Work instruction:
Rewrite the rows below with every "fool" replaced by "madman" and everything else unchanged, leaving out the pictures.

Records provided:
______

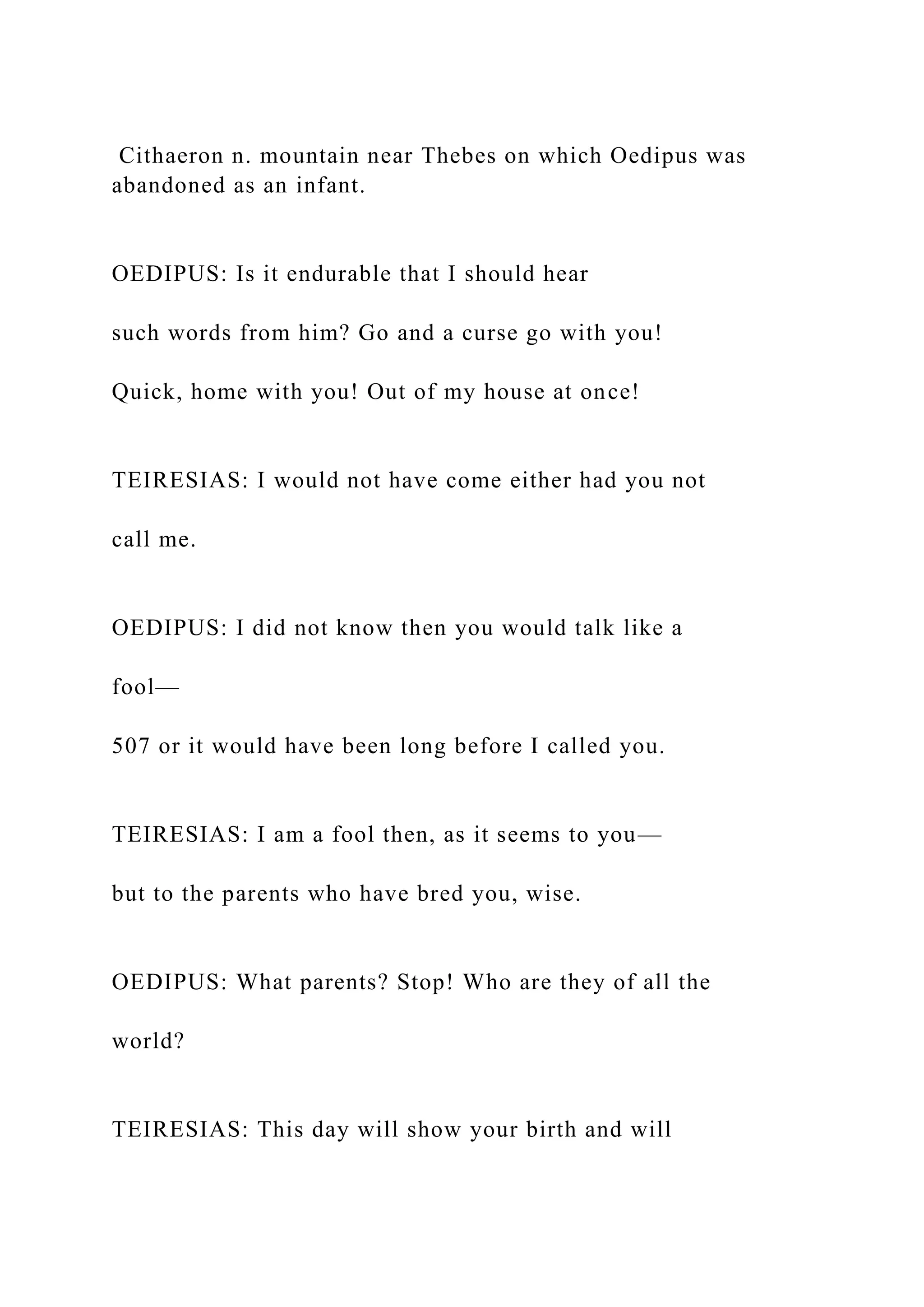 Cithaeron n. mountain near Thebes on which Oedipus was
abandoned as an infant.
OEDIPUS: Is it endurable that I should hear
such words from him? Go and a curse go with you!
Quick, home with you! Out of my house at once!
TEIRESIAS: I would not have come either had you not
call me.
OEDIPUS: I did not know then you would talk like a
fool—
507 or it would have been long before I called you.
TEIRESIAS: I am a fool then, as it seems to you—
but to the parents who have bred you, wise.
OEDIPUS: What parents? Stop! Who are they of all the
world?
TEIRESIAS: This day will show your birth and will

______

Problem solution:
 Cithaeron n. mountain near Thebes on which Oedipus was
abandoned as an infant.
OEDIPUS: Is it endurable that I should hear
such words from him? Go and a curse go with you!
Quick, home with you! Out of my house at once!
TEIRESIAS: I would not have come either had you not
call me.
OEDIPUS: I did not know then you would talk like a
madman—
507 or it would have been long before I called you.
TEIRESIAS: I am a madman then, as it seems to you—
but to the parents who have bred you, wise.
OEDIPUS: What parents? Stop! Who are they of all the
world?
TEIRESIAS: This day will show your birth and will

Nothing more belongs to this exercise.